Text Data Clustering Using Python

The Twitter Data from Hashtags #NHL, #NHLNews, #NHLFantasy were analyzed in Python using different clustering methods.


Link to the Code


Link to Dataset

Word CLoud of Data

Steps Taken

Step 1: Using Different Methods to Determine Nunber of Clusters

the elbow method and the silhouette method were applied to the data to determine the correct number of clusters.

The Elbow Method is a method in which the explained variation is plotted as a function of the number of clusters. It gets its name of the elbow methid because the number of clusters is chosen by looking at the "elbow" of the graph. As seen above, the graph shows that the correct number of clustes for this data is 2.
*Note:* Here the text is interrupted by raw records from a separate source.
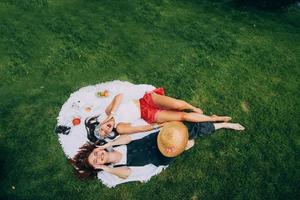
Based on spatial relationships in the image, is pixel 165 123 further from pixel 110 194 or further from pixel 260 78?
pixel 260 78

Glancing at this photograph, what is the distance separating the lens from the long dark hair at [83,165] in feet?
24.3

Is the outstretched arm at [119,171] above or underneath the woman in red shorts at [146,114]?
underneath

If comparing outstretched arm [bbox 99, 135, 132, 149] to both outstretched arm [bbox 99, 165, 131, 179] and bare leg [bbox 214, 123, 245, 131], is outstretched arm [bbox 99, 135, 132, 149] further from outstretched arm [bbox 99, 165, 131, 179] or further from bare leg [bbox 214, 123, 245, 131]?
bare leg [bbox 214, 123, 245, 131]

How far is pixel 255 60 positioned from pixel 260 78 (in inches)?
23.8

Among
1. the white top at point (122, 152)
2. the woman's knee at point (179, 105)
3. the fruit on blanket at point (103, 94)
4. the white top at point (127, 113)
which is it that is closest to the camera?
the white top at point (122, 152)

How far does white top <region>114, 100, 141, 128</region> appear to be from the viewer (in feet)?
25.5

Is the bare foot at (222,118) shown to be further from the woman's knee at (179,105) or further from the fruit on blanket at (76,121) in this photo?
the fruit on blanket at (76,121)

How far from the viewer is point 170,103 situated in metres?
7.65

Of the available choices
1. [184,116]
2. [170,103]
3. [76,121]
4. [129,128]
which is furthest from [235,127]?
[76,121]

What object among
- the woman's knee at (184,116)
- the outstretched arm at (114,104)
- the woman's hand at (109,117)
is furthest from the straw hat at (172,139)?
the outstretched arm at (114,104)

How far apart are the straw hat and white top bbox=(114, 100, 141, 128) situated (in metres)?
0.93

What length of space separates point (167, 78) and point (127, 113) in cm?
174

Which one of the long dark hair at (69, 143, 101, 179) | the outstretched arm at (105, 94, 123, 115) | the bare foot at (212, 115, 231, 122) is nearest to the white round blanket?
the long dark hair at (69, 143, 101, 179)

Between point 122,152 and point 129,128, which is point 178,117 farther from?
point 122,152
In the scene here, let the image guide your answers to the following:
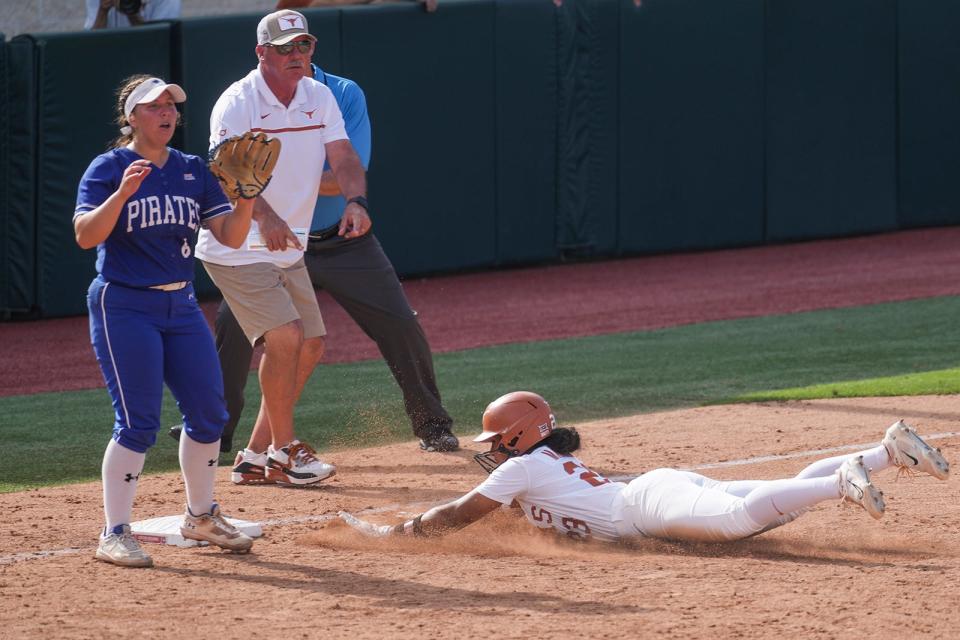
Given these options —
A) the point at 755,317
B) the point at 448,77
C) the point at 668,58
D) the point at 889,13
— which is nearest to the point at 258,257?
the point at 755,317

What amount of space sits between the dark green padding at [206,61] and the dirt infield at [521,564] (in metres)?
5.97

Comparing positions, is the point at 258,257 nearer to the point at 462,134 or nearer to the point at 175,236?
the point at 175,236

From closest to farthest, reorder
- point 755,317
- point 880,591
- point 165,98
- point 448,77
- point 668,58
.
A: point 880,591, point 165,98, point 755,317, point 448,77, point 668,58

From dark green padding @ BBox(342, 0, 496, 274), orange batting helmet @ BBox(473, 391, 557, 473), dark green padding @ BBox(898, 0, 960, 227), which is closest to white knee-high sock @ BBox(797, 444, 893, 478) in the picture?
orange batting helmet @ BBox(473, 391, 557, 473)

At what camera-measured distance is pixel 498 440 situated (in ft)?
18.4

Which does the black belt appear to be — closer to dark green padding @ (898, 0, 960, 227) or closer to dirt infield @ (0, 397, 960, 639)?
dirt infield @ (0, 397, 960, 639)

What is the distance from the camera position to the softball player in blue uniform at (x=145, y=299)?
5297 mm

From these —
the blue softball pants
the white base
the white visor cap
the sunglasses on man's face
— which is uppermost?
the sunglasses on man's face

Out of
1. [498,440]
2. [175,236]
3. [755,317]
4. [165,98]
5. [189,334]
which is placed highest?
[165,98]

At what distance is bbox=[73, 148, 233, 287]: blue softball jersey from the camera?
529 cm

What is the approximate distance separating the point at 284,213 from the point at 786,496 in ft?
9.67

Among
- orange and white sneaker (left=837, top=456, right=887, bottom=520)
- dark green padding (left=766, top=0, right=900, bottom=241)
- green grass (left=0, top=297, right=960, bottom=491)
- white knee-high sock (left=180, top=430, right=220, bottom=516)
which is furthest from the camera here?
dark green padding (left=766, top=0, right=900, bottom=241)

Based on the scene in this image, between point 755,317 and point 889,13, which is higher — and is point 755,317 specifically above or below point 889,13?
below

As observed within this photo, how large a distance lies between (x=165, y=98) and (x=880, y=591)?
3.06m
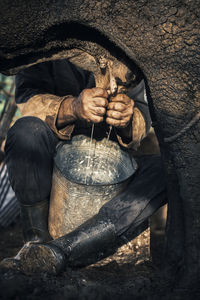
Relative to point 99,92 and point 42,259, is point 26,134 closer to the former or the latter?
point 99,92

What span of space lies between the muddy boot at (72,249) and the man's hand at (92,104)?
54 centimetres

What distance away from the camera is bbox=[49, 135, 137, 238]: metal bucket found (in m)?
1.84

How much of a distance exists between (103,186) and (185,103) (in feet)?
2.43

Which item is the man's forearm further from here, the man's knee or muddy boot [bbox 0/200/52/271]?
muddy boot [bbox 0/200/52/271]

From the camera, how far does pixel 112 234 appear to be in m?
1.67

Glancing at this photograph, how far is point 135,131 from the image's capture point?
1981 millimetres

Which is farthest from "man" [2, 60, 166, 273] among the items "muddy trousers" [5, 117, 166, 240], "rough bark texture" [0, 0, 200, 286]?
"rough bark texture" [0, 0, 200, 286]

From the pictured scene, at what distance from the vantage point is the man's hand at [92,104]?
1555 mm

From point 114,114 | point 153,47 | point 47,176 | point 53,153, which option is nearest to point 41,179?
point 47,176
The silhouette method measures how similar an object is to its own and other clusters and then the results are plotted.
The closer it is to one, then the more accurate the number of clusters.
As seen above the graph shows that the number is 2 clusters which confirms the results of the elbow method.
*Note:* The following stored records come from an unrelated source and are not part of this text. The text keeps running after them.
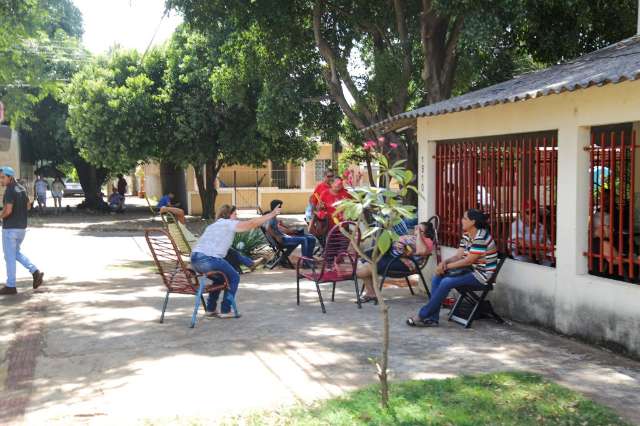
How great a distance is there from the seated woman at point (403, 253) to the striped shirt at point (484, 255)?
4.66ft

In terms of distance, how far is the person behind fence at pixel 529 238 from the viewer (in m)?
7.39

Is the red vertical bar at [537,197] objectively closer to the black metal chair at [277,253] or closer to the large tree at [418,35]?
the large tree at [418,35]

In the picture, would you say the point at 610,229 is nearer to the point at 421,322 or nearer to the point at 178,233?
the point at 421,322

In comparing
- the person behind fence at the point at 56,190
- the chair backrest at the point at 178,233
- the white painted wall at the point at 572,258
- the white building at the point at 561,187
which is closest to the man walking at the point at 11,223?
the chair backrest at the point at 178,233

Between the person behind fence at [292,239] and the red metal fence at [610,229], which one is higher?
the red metal fence at [610,229]

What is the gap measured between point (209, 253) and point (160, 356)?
5.29 ft

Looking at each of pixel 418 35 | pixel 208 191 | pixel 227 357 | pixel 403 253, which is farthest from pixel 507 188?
pixel 208 191

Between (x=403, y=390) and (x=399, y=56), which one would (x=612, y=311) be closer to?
(x=403, y=390)

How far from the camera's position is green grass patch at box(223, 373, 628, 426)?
172 inches

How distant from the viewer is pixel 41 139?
32.4m

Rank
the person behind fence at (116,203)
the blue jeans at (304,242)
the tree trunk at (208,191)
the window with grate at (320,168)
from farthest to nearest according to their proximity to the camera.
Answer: the window with grate at (320,168) < the person behind fence at (116,203) < the tree trunk at (208,191) < the blue jeans at (304,242)

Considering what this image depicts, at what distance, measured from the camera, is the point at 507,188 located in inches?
311

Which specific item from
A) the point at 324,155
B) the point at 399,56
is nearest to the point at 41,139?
the point at 324,155

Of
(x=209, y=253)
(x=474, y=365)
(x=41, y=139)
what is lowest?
(x=474, y=365)
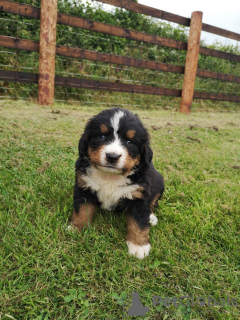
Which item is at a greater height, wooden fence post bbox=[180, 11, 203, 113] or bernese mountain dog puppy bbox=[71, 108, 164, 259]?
wooden fence post bbox=[180, 11, 203, 113]

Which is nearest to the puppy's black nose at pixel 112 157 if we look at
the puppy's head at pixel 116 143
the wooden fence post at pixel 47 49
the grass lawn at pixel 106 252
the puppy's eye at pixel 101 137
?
the puppy's head at pixel 116 143

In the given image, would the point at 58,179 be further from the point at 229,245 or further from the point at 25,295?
the point at 229,245

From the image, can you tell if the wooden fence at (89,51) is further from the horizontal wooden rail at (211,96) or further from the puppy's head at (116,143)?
the puppy's head at (116,143)

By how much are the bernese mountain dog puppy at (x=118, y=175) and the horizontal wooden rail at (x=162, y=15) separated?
5881mm

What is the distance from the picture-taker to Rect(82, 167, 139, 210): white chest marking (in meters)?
1.99

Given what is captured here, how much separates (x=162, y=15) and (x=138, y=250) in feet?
24.2

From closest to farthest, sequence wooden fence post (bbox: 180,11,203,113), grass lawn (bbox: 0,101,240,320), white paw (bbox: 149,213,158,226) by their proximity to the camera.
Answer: grass lawn (bbox: 0,101,240,320)
white paw (bbox: 149,213,158,226)
wooden fence post (bbox: 180,11,203,113)

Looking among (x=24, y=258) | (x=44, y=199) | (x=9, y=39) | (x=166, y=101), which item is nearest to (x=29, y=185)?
(x=44, y=199)

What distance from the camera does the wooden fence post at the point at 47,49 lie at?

Step 2: Calculating Kmeans

Next the kmeans is calculated from the number of clusters chosen by the elbow and silhouette method, and then plotted as seen above.
PCA was used to plot due to the high dimensionality of the data, which projects the original data into a reduced space using eigenvectors of the covariance matrix.
This allows for a plot to be formed from high dimensional data as seen above.
The two clusters show a trend where majority are in one cluster while the other has a few points which does not coincide with the predictions.

Step 3: DBScan

DBscan was applied to data set and plotted above. DBscan is a method that ignores noise while searching for high density clusters of points and expanding from those.
Using this method produced similar results to the kmeans clustering in which majority of the data was in one cluster.
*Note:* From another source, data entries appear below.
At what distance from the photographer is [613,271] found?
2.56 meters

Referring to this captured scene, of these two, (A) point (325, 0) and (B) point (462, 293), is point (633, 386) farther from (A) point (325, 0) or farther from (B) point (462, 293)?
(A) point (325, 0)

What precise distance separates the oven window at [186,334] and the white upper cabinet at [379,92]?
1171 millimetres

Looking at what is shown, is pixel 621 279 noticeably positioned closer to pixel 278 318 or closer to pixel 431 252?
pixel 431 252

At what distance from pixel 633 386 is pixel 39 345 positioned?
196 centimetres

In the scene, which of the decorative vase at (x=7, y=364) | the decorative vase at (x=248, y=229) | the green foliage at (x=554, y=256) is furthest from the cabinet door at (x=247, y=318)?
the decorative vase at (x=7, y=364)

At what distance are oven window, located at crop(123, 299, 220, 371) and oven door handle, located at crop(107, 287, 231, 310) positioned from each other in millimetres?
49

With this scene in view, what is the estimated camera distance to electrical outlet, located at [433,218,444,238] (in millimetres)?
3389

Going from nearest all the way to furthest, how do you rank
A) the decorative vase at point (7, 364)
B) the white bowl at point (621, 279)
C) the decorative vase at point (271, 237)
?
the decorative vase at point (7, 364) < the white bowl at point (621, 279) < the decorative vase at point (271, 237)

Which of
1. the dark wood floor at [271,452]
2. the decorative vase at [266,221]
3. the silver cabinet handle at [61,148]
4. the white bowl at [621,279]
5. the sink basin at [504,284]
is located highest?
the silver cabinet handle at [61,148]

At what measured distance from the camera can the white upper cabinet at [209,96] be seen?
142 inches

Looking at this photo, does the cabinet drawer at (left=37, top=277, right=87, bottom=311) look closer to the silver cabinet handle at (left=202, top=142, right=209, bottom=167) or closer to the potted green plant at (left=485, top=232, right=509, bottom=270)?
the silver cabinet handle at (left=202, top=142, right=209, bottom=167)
Step 4: Hierachical Clustering


The data set was clustered using hierarchical clustering employing the euclidean method and then plotted using a dendrogram as seen above.
The results show that majority of the tweets belong to one cluster which is consistent with the other clustering methods.

Summary

After clustering, the results showed that majority of the tweets bellonged to one cluster which was against what was predicted. Since the tweets were gathered using three different hastags and with the same numbers for each hastag, we predicted that there would be three clusters with three distributions. Reasons why this might be the case is bnecause using only one hastag is not specific enough to form trends in the tweets, thus giving our results. New methods of collection will be examined after these results.